IEEE Journal of Selected Topics in Applied Earth Observations and Remote Sensing (Jan 2024)
VS-LSDet: A Multiscale Ship Detector for Spaceborne SAR Images Based on Visual Saliency and Lightweight CNN
Abstract
Recently, deep learning-based methods for synthetic aperture radar (SAR) ship detection have made remarkable advancements. However, most existing methods primarily focus on achieving high detection accuracy by employing complex models, leading to an increase in computational costs. In addition, some methods do not adequately consider the impact of speckle noise interference. To address these challenges, we propose a multiscale ship detector, called visual saliency-lightweight ship detector (VS-LSDet), utilizing visual saliency and lightweight convolutional neural network.
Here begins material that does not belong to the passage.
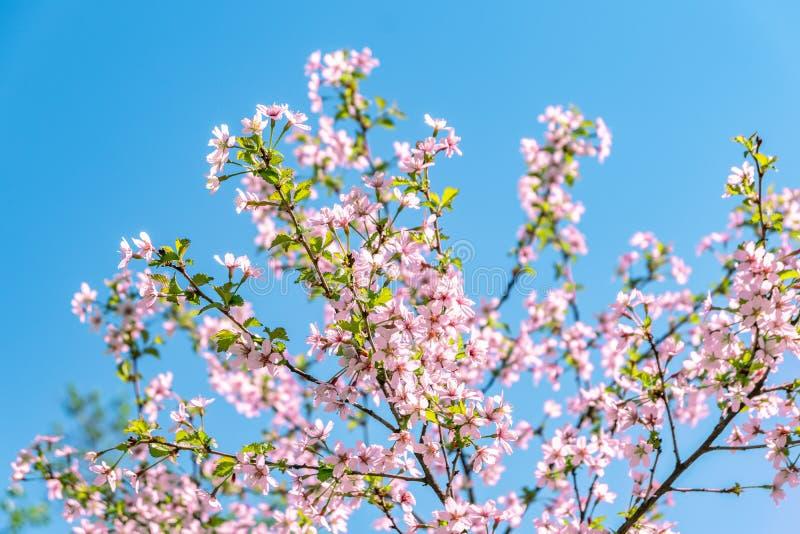Flor de cerezo Sakura en tiempo de primavera sobre el cielo azul imagen de archivo libre de regalías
First, a visual saliency enhancement module is proposed as a preprocessing step to visually highlight the ships and weaken the impact of speckle noise in the image. Second, a lightweight backbone called ghost-shuffle net (GSNet) is designed. We introduce two types of ghost-shuffle blocks as basic convolution blocks by introducing ghost convolution to reduce the model complexity and channel shuffle operation to enhance the representation ability of the feature map. Then, we propose a multishape dilated convolution block incorporated into GSNet to enlarge its receptive fields, further improving the detector's performance. Finally, a hybrid attention module (HyAM) is proposed, it leverages both spatial and channel information within the feature map. HyAM can emphasize ship-related features while suppressing irrelevant features from the background in the feature map. Experimental results on public SAR ship datasets demonstrate that, compared to other ship detection methods, VS-LSDet achieves higher detection accuracy with lower model complexity. Specifically, on the SSDD dataset, the AP value of VS-LSDet is 97.51%, with 2.53 M parameters and 6.21 GFLOPs.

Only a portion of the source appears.